Where the Papal Prime Minister Conte Pellegrino Rossi was Assasinated


It's a long story and Count Rossi had a tough job.  As he was walking up the stairs in Rome's Palace of the Cancelleria his neck was slit and this is where it happened.  This stone was marked where his blood was spilt.  The assasin got away and was never caught.

The previous Prime Minister, Count Mamiani had resigned.  Mamiani had said that it was obvious that supreme spiritual and temporal powers could no longer be combined in one man and were not reconcilable in any consistent policy.  The Pope meanwhile possessed these powers and had to attempt to reconcile them while everything was falling apart.

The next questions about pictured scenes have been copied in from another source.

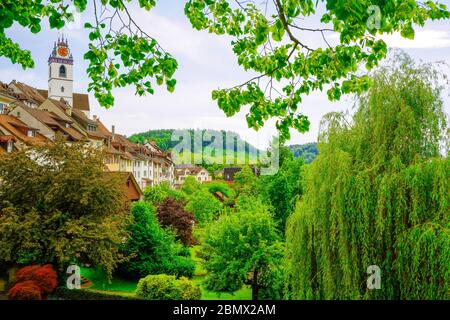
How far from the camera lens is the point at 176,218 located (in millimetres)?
31391

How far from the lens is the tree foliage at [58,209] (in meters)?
18.6

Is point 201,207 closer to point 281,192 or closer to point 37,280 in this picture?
point 281,192

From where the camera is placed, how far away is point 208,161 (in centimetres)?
12038

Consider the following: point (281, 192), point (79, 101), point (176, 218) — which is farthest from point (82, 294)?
point (79, 101)

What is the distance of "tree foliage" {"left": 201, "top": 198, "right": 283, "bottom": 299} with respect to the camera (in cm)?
1772

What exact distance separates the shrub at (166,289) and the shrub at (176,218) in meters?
12.2

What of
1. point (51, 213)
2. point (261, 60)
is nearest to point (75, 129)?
point (51, 213)

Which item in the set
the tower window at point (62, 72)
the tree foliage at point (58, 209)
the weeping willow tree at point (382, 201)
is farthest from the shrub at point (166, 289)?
the tower window at point (62, 72)

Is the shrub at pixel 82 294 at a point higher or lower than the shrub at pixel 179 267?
lower

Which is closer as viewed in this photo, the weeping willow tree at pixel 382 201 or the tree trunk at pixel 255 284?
the weeping willow tree at pixel 382 201

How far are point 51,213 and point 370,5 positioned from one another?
18.7 meters

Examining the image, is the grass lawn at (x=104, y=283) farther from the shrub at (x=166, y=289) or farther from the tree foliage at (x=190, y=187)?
the tree foliage at (x=190, y=187)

"Count Pellegrino Rossi became papal Prime Minister.  A professed free-thinker, Rossi was a promoter of sorts, a speculator and a political opportunist who had adventured behind many scenes in Switzerland and France.  His first act was an unpopular one, the placing of a French commander over the papal troops.  He addressed himself then to the task of overhauling the Vatican financial structure and entered into correspondence with the Rothschilds...On November 15, 1848, Count Pellegrino Rossi was assasinated.  The Pope linked Rossi's death to the violent demonstrations outside the Quirinal and he feared for his own life.  He and his newly appointed successor to Rossi, Giacomo Cardinal Antonelli, fled in disguise to Gaeta where Pius IX accepted the protection of the King of Naples and quarters in the royal palace.  He left a triumvirate of cardinals in Rome, charged with responsability for Vatican affaris."

-Shepherd of Mankind by William E. Barrett, p. 32.